▸ **TASKS TO COMPLETE**:
- A) List every salt named as a component of the composite sorbents in the text on composite sorbents for thermal energy storage.
- B) According to the text on composite sorbents for thermal energy storage, what is the highest energy storage density of reaction heat for the bi-salt composite sorbent?

___ TEXT TO READ

Novel bi-salt and tri-salt composite sorbents are developed, and expanded natural graphite treated with sulfuric acid (ENG-TSA) is integrated as the matrix with different mass ratios for heat transfer intensification. Tri-salt composite sorbent is mainly composed of Manganese chloride (MnCl2), Calcium chloride (CaCl2) and Ammonium chloride (NH4Cl) whereas bi-salt composite sorbent comprises Calcium chloride (CaCl2) and Ammonium chloride (NH4Cl). Sorption characteristics under non-equilibrium condition are investigated and compared with that under equilibrium condition. Results show that the sorption hysteresis can be alleviated by bi-salt composite sorbent and even eliminated by tri-salt composite sorbent. Based on testing results, multilevel sorption thermal energy storage (STES) is analyzed, which can greatly enhance the versatility and working reliability. It is also worth noting that the highest energy storage density of reaction heat is 1802kJ/kg and 1949kJ/kg for tri-salt and bi-salt composite sorbents, respectively. Performance of bi-salt composite sorbent is relatively close to the theoretical data, which indicates three main stages. Comparably, performance of tri-salt composite sorbent shows continuous variation with the increment of reaction temperature. The promising multilevel STES reveals the great potential for energy utilization of variable heat source such as solar power when compared with conventional heat storage methods.

______
___ STORED ROWS

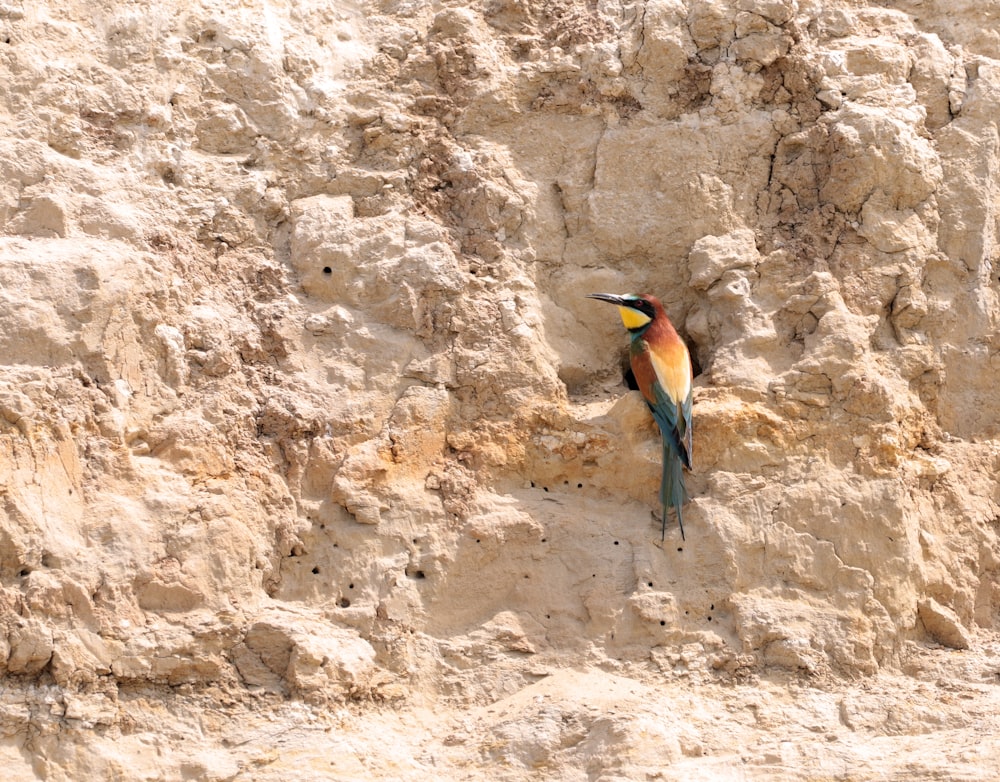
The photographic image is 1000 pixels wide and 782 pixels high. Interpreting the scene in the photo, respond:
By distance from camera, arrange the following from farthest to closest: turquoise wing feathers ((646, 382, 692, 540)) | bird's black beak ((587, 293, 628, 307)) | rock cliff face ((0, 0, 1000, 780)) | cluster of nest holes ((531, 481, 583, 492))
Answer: bird's black beak ((587, 293, 628, 307)) < cluster of nest holes ((531, 481, 583, 492)) < turquoise wing feathers ((646, 382, 692, 540)) < rock cliff face ((0, 0, 1000, 780))

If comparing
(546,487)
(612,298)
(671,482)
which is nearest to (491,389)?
(546,487)

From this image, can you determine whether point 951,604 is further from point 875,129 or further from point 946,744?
point 875,129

______

▸ **RESPONSES FOR EACH TASK**:
- A) Manganese chloride (MnCl2), Calcium chloride (CaCl2), Ammonium chloride (NH4Cl)

- B) 1949 kJ/kg